Tuesday, February 5, 2008

SUPER TUESDAY PRIMARIES: As 24 States Go to Polls, Clinton in Dead Heat with Obama, McCain Leads GOP

The biggest prize in the Super Tuesday 24-state primary vote today will be California, with more than 36 million inhabitants, the most populous state in the nation. Observers expect Clinton and Obama to nearly split the delegates available, which amount to more than 50% of the total. The Republican contest could be close to being decided, if frontrunner McCain achieves a "sweep", as some expect, with more than 40% of delegates in play, and a winner-take-all rule in some GOP contests.

Until two weeks ago, Sen. Hillary Clinton (NY) led her principal Democratic rival Sen. Barack Obama (IL) by a margin of more than 10%. By this weekend, that margin had shrunk to 2%, with some polls showing Obama with a lead. By this morning, polls suggested Obama has opened a 13 percentage point lead over Clinton 49% to her 36%, possibly gathering to his cause many voters who had supported the progressive campaign of fmr. Sen. John Edwards (SC). A SurveyUSA poll conducted during the same period shows Sen. Clinton with a 10% lead.

Georgia, where Obama holds a commanding 20 percentage point lead, according to the latest Zogby poll, is expected to be important to the candidate's maintaining momentum through the day and into the coming contests. Bloomberg reports "or the next 90 minutes after polls close in Georgia, returns will come in from 10 states, including primaries in the Northeast. Anything other than victory for New York Senator Clinton in Connecticut, Massachusetts, New Jersey and Delaware would be a coup for Obama, an Illinois senator."
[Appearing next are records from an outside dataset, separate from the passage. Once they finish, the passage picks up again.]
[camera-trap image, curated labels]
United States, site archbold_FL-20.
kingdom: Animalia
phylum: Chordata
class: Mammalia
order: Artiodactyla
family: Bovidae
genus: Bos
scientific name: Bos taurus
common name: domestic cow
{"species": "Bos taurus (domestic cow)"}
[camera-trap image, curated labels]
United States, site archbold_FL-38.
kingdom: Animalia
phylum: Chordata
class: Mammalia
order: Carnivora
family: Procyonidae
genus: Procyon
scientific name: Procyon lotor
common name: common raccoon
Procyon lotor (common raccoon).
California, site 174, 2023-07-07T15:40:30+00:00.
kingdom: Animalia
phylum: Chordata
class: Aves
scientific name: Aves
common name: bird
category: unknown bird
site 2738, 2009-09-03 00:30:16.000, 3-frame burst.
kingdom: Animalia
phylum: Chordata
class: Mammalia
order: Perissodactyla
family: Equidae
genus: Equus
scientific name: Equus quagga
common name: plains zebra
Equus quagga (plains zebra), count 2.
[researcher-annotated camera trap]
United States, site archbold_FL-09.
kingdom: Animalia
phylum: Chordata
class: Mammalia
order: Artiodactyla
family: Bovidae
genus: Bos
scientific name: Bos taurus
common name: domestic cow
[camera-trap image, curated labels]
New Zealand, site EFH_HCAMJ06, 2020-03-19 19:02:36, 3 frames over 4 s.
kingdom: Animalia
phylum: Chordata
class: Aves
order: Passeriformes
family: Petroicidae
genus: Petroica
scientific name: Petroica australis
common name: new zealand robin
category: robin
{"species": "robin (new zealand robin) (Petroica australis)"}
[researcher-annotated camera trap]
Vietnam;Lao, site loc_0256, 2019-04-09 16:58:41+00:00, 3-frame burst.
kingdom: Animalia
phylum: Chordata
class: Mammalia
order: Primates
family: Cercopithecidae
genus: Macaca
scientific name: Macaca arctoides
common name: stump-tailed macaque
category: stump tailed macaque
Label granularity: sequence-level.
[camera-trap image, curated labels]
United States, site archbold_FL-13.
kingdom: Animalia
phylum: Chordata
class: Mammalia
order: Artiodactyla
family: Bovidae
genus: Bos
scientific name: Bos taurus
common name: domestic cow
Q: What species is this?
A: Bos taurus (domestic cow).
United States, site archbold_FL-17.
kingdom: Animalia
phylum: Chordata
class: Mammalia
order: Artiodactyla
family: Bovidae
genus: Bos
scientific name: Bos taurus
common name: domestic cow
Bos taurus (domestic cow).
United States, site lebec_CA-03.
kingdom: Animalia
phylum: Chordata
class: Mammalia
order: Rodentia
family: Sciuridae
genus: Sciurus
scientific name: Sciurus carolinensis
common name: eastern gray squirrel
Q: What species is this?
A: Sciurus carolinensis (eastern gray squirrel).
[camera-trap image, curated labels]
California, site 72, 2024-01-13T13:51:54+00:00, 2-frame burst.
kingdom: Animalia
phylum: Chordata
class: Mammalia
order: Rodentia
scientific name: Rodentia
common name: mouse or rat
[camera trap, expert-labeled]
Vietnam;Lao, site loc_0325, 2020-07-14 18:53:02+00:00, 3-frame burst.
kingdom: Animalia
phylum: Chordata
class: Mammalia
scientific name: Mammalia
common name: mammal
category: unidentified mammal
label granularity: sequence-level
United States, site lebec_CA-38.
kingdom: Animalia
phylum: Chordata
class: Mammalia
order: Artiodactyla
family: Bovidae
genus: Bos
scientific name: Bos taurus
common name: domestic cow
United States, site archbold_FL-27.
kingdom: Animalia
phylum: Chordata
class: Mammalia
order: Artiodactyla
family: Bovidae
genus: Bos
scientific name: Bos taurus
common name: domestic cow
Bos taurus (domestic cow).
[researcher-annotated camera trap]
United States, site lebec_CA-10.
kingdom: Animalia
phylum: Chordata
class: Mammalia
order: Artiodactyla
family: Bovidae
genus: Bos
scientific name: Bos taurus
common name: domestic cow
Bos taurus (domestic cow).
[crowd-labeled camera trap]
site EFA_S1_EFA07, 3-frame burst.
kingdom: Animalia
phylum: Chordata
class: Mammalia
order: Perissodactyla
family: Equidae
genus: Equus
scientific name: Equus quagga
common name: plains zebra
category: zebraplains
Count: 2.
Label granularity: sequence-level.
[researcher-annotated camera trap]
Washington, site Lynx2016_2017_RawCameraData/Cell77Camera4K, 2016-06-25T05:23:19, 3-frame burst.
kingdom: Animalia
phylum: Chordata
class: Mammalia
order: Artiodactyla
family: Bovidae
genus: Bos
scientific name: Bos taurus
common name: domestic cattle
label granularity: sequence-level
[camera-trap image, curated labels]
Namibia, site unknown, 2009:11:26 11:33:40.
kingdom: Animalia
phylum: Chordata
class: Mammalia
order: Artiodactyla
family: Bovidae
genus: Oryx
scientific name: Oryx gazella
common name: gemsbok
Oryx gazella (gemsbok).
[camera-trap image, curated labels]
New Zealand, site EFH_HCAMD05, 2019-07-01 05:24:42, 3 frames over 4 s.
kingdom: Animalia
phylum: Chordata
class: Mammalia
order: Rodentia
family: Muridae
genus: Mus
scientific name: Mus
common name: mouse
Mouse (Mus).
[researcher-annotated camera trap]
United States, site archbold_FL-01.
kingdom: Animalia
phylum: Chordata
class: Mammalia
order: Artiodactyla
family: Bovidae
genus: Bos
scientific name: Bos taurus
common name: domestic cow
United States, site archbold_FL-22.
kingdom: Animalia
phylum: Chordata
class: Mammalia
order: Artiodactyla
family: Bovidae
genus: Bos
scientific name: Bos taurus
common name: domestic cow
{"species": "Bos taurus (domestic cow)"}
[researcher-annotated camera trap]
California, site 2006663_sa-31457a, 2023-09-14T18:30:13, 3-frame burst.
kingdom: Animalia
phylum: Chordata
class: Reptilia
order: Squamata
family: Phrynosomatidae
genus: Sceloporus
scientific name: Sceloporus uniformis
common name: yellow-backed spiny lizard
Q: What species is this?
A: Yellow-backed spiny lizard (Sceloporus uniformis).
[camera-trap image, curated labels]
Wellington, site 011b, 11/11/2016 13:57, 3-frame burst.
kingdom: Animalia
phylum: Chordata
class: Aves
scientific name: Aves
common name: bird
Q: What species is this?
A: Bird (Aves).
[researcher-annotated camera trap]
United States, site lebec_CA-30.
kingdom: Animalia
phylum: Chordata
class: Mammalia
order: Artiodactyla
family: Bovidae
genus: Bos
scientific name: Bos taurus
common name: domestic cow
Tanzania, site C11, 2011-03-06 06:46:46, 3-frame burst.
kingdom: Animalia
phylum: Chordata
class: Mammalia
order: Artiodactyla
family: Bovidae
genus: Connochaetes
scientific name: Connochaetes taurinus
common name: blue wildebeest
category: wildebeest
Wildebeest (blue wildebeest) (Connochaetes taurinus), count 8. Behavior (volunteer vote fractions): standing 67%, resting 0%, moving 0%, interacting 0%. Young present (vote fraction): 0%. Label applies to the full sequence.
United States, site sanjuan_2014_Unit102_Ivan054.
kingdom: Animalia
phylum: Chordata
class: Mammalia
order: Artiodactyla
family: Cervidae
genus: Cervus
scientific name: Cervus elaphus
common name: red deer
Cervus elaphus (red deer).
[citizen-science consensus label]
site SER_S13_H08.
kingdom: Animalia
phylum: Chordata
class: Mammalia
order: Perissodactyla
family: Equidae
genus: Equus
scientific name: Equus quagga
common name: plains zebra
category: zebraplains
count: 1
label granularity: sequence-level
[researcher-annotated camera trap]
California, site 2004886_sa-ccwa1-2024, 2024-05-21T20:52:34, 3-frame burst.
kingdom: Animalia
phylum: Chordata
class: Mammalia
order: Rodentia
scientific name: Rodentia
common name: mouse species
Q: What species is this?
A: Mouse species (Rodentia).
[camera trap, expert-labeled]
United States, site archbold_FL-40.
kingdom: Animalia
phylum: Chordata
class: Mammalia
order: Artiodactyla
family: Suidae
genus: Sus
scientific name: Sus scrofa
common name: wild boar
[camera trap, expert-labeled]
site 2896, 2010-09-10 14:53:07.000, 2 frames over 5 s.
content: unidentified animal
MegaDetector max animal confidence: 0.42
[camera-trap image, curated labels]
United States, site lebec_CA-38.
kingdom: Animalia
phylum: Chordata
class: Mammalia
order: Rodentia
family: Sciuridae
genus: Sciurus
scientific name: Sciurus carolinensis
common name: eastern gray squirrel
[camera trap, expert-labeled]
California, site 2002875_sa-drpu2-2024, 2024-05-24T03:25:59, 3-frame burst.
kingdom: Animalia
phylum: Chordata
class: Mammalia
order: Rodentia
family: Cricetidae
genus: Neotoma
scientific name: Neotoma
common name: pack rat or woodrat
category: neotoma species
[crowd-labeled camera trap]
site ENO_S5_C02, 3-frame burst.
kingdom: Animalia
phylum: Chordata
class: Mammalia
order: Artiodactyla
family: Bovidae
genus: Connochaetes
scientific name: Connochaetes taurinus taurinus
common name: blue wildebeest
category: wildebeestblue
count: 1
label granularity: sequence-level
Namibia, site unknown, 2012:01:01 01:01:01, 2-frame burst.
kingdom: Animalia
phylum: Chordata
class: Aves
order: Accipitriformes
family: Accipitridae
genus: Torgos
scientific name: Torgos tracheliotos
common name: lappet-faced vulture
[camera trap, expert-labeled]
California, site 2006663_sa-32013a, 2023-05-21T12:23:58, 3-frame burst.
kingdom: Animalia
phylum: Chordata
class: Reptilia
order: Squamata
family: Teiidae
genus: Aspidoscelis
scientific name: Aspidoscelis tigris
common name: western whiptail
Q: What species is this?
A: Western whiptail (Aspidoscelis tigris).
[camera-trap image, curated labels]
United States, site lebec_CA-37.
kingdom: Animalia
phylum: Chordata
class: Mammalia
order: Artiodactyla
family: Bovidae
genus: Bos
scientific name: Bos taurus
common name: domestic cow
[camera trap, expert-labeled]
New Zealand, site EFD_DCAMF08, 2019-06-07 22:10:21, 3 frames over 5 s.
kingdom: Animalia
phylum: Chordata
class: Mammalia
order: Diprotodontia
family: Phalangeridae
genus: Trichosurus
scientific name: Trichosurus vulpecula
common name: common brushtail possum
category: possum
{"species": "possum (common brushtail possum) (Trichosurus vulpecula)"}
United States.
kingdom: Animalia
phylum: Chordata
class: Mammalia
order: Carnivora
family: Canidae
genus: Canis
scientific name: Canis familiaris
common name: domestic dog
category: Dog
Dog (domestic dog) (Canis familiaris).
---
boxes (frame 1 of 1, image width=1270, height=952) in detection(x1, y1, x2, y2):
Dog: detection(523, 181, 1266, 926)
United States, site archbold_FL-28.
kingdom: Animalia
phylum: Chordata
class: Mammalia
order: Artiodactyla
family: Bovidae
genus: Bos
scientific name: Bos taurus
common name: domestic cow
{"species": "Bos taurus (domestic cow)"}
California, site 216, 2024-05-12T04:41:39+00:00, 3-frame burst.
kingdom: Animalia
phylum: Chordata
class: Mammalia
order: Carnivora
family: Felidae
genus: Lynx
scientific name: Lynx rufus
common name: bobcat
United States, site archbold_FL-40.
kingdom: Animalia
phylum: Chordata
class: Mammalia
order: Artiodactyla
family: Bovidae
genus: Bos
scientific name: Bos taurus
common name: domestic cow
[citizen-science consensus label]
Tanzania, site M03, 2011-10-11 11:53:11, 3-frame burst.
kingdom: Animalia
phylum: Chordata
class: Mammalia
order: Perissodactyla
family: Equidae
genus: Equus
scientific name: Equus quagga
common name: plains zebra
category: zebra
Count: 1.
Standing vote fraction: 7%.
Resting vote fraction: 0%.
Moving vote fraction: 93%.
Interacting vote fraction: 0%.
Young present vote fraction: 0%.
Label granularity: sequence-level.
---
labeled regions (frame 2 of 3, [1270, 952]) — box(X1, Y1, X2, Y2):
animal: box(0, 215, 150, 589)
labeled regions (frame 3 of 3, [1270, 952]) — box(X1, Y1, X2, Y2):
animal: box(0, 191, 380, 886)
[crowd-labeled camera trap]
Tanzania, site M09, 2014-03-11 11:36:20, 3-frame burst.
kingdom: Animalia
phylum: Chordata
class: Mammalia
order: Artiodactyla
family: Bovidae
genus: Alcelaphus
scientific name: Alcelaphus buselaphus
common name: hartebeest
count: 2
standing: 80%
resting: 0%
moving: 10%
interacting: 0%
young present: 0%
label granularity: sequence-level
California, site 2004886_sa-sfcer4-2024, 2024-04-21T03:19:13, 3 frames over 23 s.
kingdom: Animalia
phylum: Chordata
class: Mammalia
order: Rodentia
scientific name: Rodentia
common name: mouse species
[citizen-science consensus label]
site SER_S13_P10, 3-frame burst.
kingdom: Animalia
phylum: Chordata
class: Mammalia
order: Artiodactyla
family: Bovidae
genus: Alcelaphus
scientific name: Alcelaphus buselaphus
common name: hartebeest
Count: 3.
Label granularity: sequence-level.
Among Republicans, new frontrunner Sen. John McCain (AZ) has pulled ahead in many key states, and himself predicts he will defeat rival Mitt Romney in his home state of Massachusetts. Pollster John Zogby says "It looks like a big day for McCain with Romney making a last stand in California".

McCain's momentum, based on his victories in South Carolina and Florida, seems to give him the edge in terms of support and energy, though many conservative Republicans are wary of his "credentials" in the area of social and fiscal conservatism. His tough talk on issues of war and security has brought momentum from that part of the Republican electorate concerned about defense issues, though there is general skepticism across the nation on issues of economic recovery and fiscal policy.


Xóu said...

By 9 pm EST, Obama has won Illinois (his home state) and Georgia, while Clinton has won Oklahoma and Tennessee. Considered a coup for Obama was his carrying not only near 90% of the black vote in Georgia, but also 40% of the white vote.

John McCain took important wins in New Jersey, Connecticut and Illinois, while Mike Huckabee won Alabama and West Virginia, and Mitt Romney won his home state of Massachusetts. Reuters reports: "Huckabee was aided [in WV] by McCain voters who switched to him to deny Romney a victory, drawing a protest from Romney's camp."

Xóu said...

Shortly after 9 pm EST, Sen. Clinton was also projected to be the winner of her home state of New York, as well as Massachusetts, while Barack Obama added Delaware to his tally. NBC also projected Sen. Clinton to win New Jersey.

Sen. John McCain is reported to have won the state of New York, a crucial gain in delegates that could give him an important edge as western states begin to show results.

Xóu said...

Reports from Georgia suggest the controversial voter ID law there has created enormous backups at polling places, with waits as long as 90 minutes reported.

WXIA of Atlanta reports cases of people waiting 50 minutes, only to be told their ID indicates they should vote at a different location, where lines might be as long.

MSNBC reports "Obama officials asked Handel to investigate complaints that elderly people in Atlanta received calls offering to allow them to vote by phone, which is not possible, NBC affiliate WMGT of Macon reported."

Opponents have likened the voter ID law to the unconstitutional poll taxes aimed at preventing African Americans from voting in the late 19th and early 20th centuries.

Xóu said...

By 2:15 EST, ongoing counts had left it looking like the Democrats fought to a draw, while the GOP now has a clear frontrunner in John McCain. Barack Obama would carry 12 states' primaries and caucuses, possibly a 13th, while Hillary Clinton would win 8.

Clinton's wins included California, New York, New Jersey and Massachusetts, while Obama took Illinois as well as Alabama, Colorado, Connecticut, Delaware, Georgia, Utah, as well as caucuses in Alaska, Idaho, Kansas, Minnesota and North Dakota. It also appears Obama may win by a narrow margin in Missouri, considered a bellwether state for general election support.

Arizona Sen. John McCain took California and several key northeastern states, for a total of 9 wins on Tuesday, giving him a commanding lead of the Republican field, due to the GOP's winner-take-all rules for delegate assignment.

Mitt Romney, former governor of Massachusetts, won 6 states, and Mike Huckabee, former governor of Arkansas, won 5. Both vowed to stay in the race and continue to push for the nomination.